I was told when I lived in Muncie that the Friends (Quaker) Church there was led in the late 1920s – early 30s by a woman pastor (female religious leaders are not uncommon among Quakers going back to the 17th C) who organized the women of the church to make Klan regalia which apparently was a profitable business though this era. Modern Quakers are, of course, appalled by this, even the extremely conservation onces still found in that region.
That was Daisy Douglas Barr, who became a Friends minister in 1880 when 18 years old and served as the vice-Chair of the Republican Party in Indiana in the early 1920s. Barr was indeed a Pastor in the Muncie Friends Meeting, and like many Klansmen (and Klanswomen) she was active in moral causes, especially fierce support for temperance, and she was active in interdenominational evangelism.
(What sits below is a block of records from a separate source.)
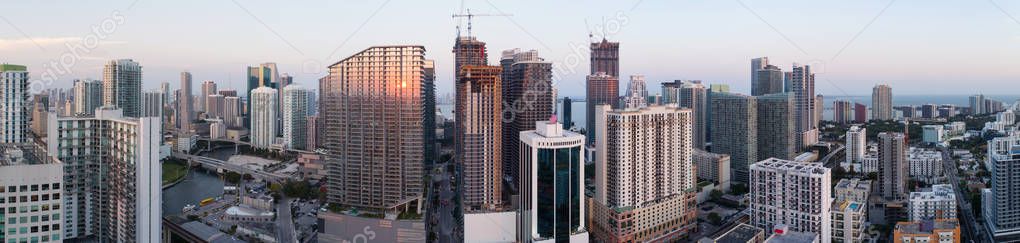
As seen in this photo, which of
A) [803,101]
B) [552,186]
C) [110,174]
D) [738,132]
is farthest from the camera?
[803,101]

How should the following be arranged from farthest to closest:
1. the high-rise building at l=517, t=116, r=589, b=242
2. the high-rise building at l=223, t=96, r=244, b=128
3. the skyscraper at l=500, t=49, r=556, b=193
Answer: the high-rise building at l=223, t=96, r=244, b=128 < the skyscraper at l=500, t=49, r=556, b=193 < the high-rise building at l=517, t=116, r=589, b=242

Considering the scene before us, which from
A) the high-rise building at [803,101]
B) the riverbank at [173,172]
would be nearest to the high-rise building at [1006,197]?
the high-rise building at [803,101]

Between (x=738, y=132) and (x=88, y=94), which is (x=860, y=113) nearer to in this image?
(x=738, y=132)

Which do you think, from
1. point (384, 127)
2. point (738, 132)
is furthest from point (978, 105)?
point (384, 127)

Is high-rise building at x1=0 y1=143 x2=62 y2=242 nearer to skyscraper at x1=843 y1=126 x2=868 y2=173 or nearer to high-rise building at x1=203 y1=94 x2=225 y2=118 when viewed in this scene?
skyscraper at x1=843 y1=126 x2=868 y2=173

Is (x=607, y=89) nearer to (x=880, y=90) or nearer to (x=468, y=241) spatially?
(x=468, y=241)

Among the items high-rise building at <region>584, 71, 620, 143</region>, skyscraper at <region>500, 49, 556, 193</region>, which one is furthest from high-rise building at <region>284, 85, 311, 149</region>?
skyscraper at <region>500, 49, 556, 193</region>

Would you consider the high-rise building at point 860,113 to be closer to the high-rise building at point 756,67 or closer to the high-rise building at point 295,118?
the high-rise building at point 756,67
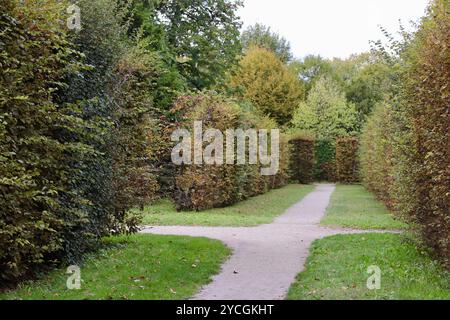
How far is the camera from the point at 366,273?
7773mm

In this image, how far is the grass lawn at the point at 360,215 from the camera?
48.4 ft

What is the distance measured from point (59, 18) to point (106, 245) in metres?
4.42

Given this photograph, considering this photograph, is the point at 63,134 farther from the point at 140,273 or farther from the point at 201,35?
the point at 201,35

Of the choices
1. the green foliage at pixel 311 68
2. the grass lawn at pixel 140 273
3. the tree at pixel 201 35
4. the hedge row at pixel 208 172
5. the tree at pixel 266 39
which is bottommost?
the grass lawn at pixel 140 273

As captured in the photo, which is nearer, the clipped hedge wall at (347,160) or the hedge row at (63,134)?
the hedge row at (63,134)

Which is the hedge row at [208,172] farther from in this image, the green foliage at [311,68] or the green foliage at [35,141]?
the green foliage at [311,68]

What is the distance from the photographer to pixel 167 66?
23562 millimetres

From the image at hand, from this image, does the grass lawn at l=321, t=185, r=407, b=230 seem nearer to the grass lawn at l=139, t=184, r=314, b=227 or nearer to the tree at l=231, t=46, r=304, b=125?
the grass lawn at l=139, t=184, r=314, b=227

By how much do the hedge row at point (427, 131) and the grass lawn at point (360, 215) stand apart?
192cm

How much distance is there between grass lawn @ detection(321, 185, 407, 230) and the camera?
14762 millimetres

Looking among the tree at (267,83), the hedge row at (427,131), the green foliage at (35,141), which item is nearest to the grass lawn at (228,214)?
the hedge row at (427,131)

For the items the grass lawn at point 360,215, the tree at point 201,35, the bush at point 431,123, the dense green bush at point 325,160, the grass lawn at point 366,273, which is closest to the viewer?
the grass lawn at point 366,273

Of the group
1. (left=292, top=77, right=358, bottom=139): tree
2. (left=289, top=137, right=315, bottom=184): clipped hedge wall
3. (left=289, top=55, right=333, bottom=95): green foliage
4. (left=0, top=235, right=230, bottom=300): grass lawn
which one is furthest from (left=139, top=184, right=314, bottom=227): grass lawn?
(left=289, top=55, right=333, bottom=95): green foliage

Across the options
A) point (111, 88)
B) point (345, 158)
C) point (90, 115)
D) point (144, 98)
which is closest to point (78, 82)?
point (90, 115)
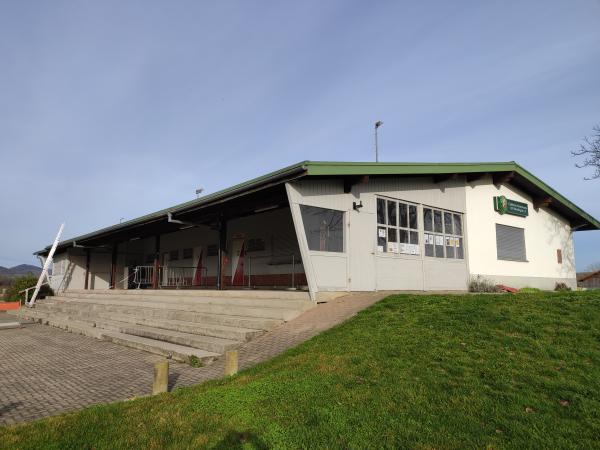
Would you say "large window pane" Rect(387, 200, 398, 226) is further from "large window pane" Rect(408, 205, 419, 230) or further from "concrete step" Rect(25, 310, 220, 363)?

She was living in Indianapolis around 1917 before returning to serve a Friends Church in New Castle in July 1920 through 1922. Her Klan membership became public in 1923, and she resigned her Republican party post and served as the Klan’s Imperial Empress. She probably was attracted to the Klan because of its enormous commitment to the pulpit, support for prohibition, and nativism. She became even more active in the Klan after her affiliation was public knowledge, and she received four dollars for every new woman recruited to the women’s auxiliary, which made her very wealthy. Friends communities in Richmond also would find many Klansmen in their midst, so the Quakers were not immune to the hooded order’s appeal. There is a fabulous scholarly study of Barr, “Daisy Douglas Barr: From Quaker to Klan `Kluckeress'” by Dwight W. Hoover in Indiana Magazine of History (June 1991 volume 87 No. 2, pp.171-195).
Thanks for the additional information, Paul.
Friends in Indiana (and much of the Midwest, actually) are practically unrecognizable to “liberal,” “East Coast” Friends such as myself; Indiana Yearly Meeting disintegrated in 2014 over LGBT _membership_, not marriage like the rest of the county was discussing at the time.
Would like to know of tippicanoe county and surrounding counties memberships in the klan. Had two uncles who were Methodist ministers and family belonging to the same church. Most particularly does the name knowles come up anywhere?
There is no inventory of Tippecanoe County Klansmen that I know of, but you might look at James Madison’s recent book The Ku Klux Klan in the Heartland for some context that looks at most of the state systematically.